Peter, the uneducated fisherman, represents the ordinary believer being faithful to what he knows. That is why the chief function of the papacy is not to innovate but to conserve: conservation takes less learning, if more humility, than innovation. But what the Peters thereby know is too limited just by itself. In Acts, for example, it is clear that Peter needed a good deal of prodding to accept the idea that Gentile converts to Christ did not have to become Jews in any recognizable sense. He was given a vision in the house of Cornelius; more painfully, he needed to be upbraided by Paul for backsliding on table fellowship with the non-kosher. In the end he was brought along, even as his leadership was never questioned in principle.
Paul, on the other hand, was the educated Pharisee. Lacking the advantage of having known Jesus in the flesh, he persecuted the Church zealously at first, and had to have a vision of the Lord to blind him to what he thought he knew before he could open his eyes to Truth. But once in possession of that Truth, he saw its implications with greater range and clarity than his apostolic colleagues. It took the first "council", with Peter presiding even over James at Jerusalem, to vindicate Paul's vision of God's call to the Gentiles. His theology was much more elaborate and thoughtful than Peter's even though the Gospel he preached was the same as Peter's. In due course they could die as brothers at the hands of the Romans, not long after James had been killed by the local Jewish tetrarch.
The story of Peter and Paul is rich fare for meditation. It tells us, among other things, that we need both the conservatives and the visionaries. That's because the faith-once-delivered shows its full integrity and scope in how our understanding of it develops. We must see the unfolding of revelation recorded in Scripture as continuous, just as the authentic development of doctrine and tradition generally since than has been continuous. That is important to recognize in every age of turmoil and growth. It is especially important today.
Most readers of this blog have become familiar with the concept of "the hermeneutic of continuity," and with my advocacy of that theological program. As a theologian, Joseph Ratzinger was one of its primary exponents. He very much remains so as pope. Apparently, the HC has become such a priority with the Vatican that even the Pope's choice of liturgical vestments is touted as a way to reiterate it. Check out this story.

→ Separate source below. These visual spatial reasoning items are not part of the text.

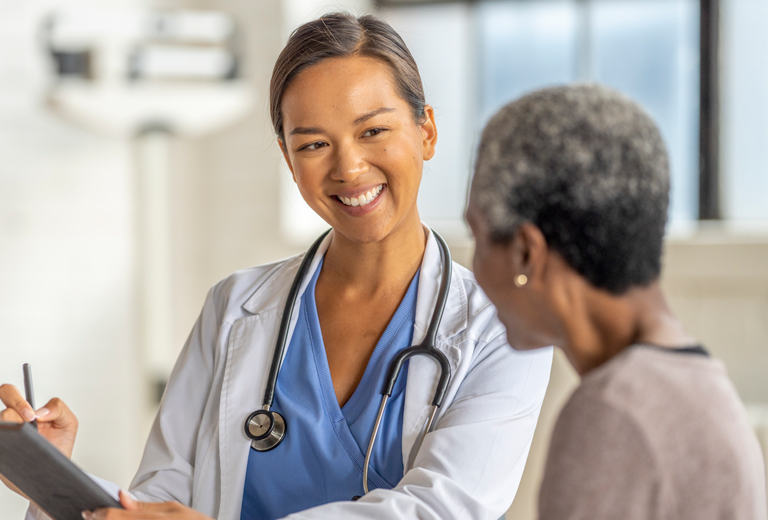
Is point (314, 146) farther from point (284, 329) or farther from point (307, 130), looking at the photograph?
point (284, 329)

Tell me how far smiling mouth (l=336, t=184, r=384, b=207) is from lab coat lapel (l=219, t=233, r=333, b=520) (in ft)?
0.53

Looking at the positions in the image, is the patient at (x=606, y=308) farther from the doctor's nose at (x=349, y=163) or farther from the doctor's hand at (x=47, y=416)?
the doctor's hand at (x=47, y=416)

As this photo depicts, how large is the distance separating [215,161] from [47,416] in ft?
7.36

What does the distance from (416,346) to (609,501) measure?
52cm

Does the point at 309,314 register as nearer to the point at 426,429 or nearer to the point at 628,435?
the point at 426,429

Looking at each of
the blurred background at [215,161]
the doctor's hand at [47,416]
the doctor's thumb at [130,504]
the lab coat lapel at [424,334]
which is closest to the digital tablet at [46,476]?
the doctor's thumb at [130,504]

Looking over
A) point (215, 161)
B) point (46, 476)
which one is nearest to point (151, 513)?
point (46, 476)

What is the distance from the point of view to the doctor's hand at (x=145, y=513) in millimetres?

This is another one of those cases when a fashion statement is not just a fashion statement. Actually, it is an anti-fashion statement. The fashion being countered by the papal fashion statement is of course the hermeneutic of discontinuity. As I've often pointed out, the HD is alive and well on both the left and the right in the Church. One can even observe trads and progs, in support of the HD, quoting each other's accounts of Vatican II and its aims--for completely opposite purposes, of course. Each side of the HD has its own reasons for depicting the Council as a sharp break with the Church of the past: the trads criticize the "post-concilar Church" as having thrown off too much of the past; the progs criticize the "post-conciliar Church" as not having thrown off enough of the past.
It's a pleasure to see the Pope's wardrobe saying that both are wrong. And why not? He does sit over the bones.